[KUTIPAN BACAAN]
○ ○ ○
Saudara-saudari terkasih, selamat pagi!
Hari
ini kita akan melanjutkan permenungan kita tentang kehadiran dan tindakan Roh
Kudus dalam kehidupan Gereja melalui sakramen-sakramen.
Tindakan
pengudusan Roh Kudus menjangkau kita terutama melalui dua saluran: Sabda Allah
dan sakramen-sakramen. Dan di antara semua Sakramen, ada satu yang pada
hakikatnya adalah Sakramen Roh Kudus, dan pada hal inilah saya ingin berfokus
hari ini. Sakramen tersebut adalah Sakramen Krisma.
Dalam
Perjanjian Baru, selain baptisan dengan air, disebutkan pula ritus lain, yaitu
penumpangan tangan, yang bertujuan untuk mengomunikasikan Roh Kudus secara
kasat mata dan dengan cara yang penuh karisma, dengan dampak yang serupa dengan
dampak yang ditimbulkan oleh para Rasul pada hari Pentakosta. Kisah Para Rasul
merujuk pada sebuah kisah penting berkaitan dengan hal ini. Ketika rasul-rasul
di Yerusalem mendengar bahwa beberapa orang di Samaria telah menerima firman
Allah, mereka mengutus Petrus dan Yohanes ke situ. “Setibanya di situ kedua
rasul itu berdoa, supaya orang-orang Samaria itu beroleh Roh Kudus. Sebab, Roh
Kudus belum turun di atas seorang pun di antara mereka, karena mereka hanya
dibaptis dalam nama Tuhan Yesus. Kemudian keduanya menumpangkan tangan di atas
mereka, lalu mereka menerima Roh Kudus” (8:14-17).
Ditambah
dengan apa yang ditulis Santo Paulus dalam Surat Kedua kepada jemaat di
Korintus: “Sebab Allahlah yang telah meneguhkan kami bersama kamu di dalam
Kristus, yang telah mengurapi kita, menaruh meterai tanda milik atas kita, dan
yang memberikan Roh Kudus di dalam hati kita sebagai jaminan dari semua yang
telah disediakan untuk kita.” (1:21-22). Jaminan Roh Kudus. Tema Roh Kudus
sebagai “meterai rajawi” yang dengannya Kristus menandai domba-domba-Nya
merupakan dasar ajaran tentang “karakter yang tak terhapuskan” yang diberikan
oleh ritus ini.
○ ○ ○
[TUGAS LATIHAN 1] Sajikan baris-baris dalam daftar di bawah, mulai dari awal daftar itu sampai baris yang memuat "Returning a JSON", sebagai list JSON berisi string, satu string untuk setiap baris dan tanpa baris kosong.
Daftar yang menyusul tidak berkaitan dengan renungan tentang Sakramen Krisma di atas.
○ ○ ○
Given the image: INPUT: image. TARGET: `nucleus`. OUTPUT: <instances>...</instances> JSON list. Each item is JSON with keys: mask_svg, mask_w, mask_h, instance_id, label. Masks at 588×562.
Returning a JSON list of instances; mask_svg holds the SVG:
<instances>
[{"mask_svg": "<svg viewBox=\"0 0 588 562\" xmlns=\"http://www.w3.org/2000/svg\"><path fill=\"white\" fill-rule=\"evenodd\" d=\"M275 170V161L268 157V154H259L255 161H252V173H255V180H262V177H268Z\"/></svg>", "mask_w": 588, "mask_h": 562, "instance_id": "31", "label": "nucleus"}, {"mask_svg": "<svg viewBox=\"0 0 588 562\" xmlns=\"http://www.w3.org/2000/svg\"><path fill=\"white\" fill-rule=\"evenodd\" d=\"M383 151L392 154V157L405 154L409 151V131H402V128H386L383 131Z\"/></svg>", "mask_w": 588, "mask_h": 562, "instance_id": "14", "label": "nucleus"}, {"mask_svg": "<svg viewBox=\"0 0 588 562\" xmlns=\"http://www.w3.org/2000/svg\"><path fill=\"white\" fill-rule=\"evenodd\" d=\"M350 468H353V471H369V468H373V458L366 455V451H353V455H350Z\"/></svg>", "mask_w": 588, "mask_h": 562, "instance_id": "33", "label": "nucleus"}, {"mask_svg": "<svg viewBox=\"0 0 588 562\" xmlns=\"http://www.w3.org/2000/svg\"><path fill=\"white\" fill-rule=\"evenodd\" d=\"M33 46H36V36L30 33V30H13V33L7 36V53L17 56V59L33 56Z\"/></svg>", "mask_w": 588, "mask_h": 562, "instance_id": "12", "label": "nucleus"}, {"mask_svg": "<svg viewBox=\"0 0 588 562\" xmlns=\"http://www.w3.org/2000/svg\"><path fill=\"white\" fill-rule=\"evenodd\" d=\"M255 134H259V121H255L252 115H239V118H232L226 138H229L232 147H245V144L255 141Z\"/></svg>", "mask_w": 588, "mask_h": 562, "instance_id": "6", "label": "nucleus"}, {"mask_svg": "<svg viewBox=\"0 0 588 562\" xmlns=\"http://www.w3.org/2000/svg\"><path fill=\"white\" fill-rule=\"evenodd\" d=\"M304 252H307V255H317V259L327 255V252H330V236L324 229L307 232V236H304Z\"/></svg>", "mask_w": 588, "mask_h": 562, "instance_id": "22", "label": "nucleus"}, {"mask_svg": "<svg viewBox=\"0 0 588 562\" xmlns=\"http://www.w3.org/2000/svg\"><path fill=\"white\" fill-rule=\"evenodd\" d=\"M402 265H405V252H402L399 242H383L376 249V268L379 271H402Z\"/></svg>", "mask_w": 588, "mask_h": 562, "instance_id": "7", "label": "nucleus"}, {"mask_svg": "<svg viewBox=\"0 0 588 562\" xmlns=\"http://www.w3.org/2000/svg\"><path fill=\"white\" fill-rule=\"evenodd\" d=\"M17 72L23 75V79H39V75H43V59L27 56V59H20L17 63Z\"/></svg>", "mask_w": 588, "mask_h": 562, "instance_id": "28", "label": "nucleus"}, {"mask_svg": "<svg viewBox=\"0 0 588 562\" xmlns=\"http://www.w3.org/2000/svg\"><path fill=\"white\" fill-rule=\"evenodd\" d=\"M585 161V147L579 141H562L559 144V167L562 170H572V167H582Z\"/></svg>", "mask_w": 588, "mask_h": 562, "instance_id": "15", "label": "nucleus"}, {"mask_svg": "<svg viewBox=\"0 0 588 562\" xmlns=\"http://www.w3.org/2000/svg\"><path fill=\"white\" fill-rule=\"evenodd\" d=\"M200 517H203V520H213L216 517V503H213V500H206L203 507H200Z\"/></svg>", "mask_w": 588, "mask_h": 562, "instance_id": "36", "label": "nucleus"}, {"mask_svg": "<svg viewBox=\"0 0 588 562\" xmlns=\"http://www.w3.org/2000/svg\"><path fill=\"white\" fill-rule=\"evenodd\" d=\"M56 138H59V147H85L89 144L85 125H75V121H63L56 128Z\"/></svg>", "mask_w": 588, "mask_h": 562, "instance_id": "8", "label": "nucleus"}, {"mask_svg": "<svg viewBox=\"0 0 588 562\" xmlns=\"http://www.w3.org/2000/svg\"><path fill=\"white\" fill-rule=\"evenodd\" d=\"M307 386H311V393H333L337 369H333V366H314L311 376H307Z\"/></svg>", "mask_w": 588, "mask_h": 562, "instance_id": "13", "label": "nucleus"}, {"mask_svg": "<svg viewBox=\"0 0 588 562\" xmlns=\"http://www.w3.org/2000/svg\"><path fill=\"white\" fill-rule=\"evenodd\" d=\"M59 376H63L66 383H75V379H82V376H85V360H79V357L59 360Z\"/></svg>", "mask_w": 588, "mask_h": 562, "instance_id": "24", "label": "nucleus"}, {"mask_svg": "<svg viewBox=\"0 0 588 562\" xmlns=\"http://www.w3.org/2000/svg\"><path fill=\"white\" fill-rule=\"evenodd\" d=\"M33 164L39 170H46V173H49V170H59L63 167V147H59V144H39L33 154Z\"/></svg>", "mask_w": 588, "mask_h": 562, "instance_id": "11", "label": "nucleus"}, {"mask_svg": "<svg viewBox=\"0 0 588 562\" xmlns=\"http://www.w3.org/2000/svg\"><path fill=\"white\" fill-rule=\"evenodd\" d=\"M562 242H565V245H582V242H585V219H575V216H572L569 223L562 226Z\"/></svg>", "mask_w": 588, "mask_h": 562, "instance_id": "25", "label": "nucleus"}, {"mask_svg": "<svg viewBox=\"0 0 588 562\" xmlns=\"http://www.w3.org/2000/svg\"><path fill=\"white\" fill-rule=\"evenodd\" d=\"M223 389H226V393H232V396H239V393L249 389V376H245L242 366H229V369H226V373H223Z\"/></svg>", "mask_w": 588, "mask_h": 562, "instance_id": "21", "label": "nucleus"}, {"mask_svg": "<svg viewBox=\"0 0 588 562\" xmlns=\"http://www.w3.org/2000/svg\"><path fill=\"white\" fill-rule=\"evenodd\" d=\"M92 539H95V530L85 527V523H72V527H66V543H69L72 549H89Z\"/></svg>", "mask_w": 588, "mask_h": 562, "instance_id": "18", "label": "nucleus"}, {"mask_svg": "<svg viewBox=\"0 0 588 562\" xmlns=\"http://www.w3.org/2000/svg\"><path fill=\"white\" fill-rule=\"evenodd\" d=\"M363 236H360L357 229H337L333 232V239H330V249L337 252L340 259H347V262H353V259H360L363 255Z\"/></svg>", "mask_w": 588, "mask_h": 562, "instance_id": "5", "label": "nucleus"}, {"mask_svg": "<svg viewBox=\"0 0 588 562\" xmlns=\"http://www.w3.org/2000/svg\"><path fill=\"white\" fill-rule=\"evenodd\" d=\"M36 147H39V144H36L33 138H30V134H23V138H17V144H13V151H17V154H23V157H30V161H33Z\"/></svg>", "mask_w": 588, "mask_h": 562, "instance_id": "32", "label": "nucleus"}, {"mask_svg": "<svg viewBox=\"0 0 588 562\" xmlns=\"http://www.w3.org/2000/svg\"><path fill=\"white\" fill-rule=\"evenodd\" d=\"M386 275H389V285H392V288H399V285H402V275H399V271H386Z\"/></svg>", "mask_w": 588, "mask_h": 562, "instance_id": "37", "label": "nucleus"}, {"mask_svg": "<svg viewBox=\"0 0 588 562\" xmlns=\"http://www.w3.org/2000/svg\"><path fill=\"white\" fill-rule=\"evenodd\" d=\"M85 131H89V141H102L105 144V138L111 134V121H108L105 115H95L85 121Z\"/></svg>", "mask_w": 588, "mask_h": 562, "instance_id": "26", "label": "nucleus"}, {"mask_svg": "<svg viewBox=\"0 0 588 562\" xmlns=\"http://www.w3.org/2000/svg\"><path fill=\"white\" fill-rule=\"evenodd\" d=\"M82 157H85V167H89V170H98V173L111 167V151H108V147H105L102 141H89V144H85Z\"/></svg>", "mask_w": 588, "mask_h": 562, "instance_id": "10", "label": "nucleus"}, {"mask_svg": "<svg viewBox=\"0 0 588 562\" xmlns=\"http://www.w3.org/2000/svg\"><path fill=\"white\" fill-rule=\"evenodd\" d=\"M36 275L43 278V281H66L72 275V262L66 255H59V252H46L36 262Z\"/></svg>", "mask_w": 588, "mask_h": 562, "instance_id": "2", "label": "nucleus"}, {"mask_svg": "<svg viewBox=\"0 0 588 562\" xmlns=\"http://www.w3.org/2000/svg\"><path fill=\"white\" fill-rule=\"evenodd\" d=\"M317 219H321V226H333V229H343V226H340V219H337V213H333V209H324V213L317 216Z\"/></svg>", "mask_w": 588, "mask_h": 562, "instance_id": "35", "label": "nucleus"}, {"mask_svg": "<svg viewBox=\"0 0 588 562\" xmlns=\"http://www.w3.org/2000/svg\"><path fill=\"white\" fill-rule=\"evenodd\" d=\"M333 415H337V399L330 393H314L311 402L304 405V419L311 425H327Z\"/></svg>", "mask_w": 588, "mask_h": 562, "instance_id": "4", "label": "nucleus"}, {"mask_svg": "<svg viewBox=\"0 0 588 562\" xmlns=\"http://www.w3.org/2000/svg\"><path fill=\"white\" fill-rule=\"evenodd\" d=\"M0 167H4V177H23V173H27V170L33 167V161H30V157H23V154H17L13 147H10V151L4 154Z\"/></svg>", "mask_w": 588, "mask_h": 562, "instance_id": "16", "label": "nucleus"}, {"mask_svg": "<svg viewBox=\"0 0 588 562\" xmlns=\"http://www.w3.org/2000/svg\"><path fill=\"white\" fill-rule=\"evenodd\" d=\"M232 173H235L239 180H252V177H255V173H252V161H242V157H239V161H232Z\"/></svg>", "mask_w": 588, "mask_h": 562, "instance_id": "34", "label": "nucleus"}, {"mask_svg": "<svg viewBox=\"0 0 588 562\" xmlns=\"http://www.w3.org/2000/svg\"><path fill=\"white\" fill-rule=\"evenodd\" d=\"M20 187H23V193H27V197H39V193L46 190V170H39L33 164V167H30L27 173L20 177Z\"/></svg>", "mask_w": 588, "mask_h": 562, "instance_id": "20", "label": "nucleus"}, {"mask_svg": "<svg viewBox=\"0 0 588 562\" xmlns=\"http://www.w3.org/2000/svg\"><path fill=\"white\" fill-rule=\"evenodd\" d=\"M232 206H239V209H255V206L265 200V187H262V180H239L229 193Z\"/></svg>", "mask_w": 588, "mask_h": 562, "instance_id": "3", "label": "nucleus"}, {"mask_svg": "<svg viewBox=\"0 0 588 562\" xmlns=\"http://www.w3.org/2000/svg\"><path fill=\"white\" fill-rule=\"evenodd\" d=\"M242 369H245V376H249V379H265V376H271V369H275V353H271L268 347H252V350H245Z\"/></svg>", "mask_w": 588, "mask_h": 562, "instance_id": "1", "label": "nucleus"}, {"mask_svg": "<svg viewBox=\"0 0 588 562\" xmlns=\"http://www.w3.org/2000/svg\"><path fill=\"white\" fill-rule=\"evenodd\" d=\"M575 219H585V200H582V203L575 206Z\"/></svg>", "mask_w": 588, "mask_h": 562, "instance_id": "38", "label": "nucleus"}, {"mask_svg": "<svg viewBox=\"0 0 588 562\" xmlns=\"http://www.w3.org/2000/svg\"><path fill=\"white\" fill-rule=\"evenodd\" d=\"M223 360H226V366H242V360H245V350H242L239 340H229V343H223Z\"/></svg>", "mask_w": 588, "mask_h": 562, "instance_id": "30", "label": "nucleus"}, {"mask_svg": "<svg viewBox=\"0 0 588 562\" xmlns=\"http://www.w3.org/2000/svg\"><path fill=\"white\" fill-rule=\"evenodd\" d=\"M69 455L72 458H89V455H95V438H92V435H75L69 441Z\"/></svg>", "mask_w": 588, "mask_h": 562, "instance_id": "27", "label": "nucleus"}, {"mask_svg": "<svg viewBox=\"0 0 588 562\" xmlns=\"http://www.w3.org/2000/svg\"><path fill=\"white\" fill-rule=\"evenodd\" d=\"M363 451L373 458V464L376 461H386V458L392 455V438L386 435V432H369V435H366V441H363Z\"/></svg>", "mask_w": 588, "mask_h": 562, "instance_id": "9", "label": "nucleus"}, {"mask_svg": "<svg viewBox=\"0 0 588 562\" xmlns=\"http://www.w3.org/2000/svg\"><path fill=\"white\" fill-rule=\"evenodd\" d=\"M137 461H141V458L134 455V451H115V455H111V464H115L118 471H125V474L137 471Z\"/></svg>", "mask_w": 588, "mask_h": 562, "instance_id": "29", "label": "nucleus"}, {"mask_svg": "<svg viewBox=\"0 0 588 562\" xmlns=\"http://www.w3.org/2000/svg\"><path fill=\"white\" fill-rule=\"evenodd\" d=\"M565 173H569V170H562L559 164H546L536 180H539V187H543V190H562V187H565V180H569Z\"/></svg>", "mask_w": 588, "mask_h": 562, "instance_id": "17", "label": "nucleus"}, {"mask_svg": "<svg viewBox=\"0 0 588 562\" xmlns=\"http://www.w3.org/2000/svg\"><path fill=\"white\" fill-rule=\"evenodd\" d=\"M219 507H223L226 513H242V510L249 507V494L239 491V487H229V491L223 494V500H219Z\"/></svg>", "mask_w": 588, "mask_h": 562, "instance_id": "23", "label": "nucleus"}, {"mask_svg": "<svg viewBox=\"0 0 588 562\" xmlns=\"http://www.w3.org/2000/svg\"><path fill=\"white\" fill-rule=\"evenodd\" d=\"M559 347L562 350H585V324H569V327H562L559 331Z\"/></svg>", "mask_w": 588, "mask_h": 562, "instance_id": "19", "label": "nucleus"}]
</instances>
○ ○ ○
[TUGAS LATIHAN 2] Teruskan renungan tentang Sakramen Krisma, mulai setelah kalimat terakhirnya.

[HASIL KELUARAN 1]
[
  "Given the image: INPUT: image. TARGET: `nucleus`. OUTPUT: <instances>...</instances> JSON list. Each item is JSON with keys: mask_svg, mask_w, mask_h, instance_id, label. Masks at 588×562.",
  "Returning a JSON list of instances; mask_svg holds the SVG:"
]

[HASIL KELUARAN 2]
Seiring
berjalannya waktu, ritus pengurapan terbentuk sebagai sakramen dalam dirinya,
yang mengambil bentuk dan isi yang beragam di berbagai zaman dan aneka ritus
Gereja. Ini bukan tempat untuk menelusuri kembali sejarah yang sangat rumit
ini. Sakramen krisma dalam pemahaman Gereja, menurut saya, dijelaskan dengan
cara yang sangat sederhana dan gamblang oleh Katekismus Orang Dewasa Konferensi
Wali Gereja Italia. Dikatakan: “Sakramen krisma bagi semua umat beriman sama
seperti Pentakosta bagi seluruh Gereja. … Ia memperteguh penyatuan melalui
baptisan ke dalam Kristus dan Gereja serta penahbisan kepada misi kenabian,
rajawi dan imami. Ia mengomunikasikan kelimpahan karunia Roh. … Oleh karena
itu, jika sakramen baptis adalah sakramen kelahiran, maka sakramen krisma
adalah sakramen pertumbuhan. Karena alasan inilah sakramen krisma juga
merupakan sakramen kesaksian, karena hal ini terkait erat dengan kedewasaan
hidup Kristiani”.[1]
Katekismus sampai titik ini.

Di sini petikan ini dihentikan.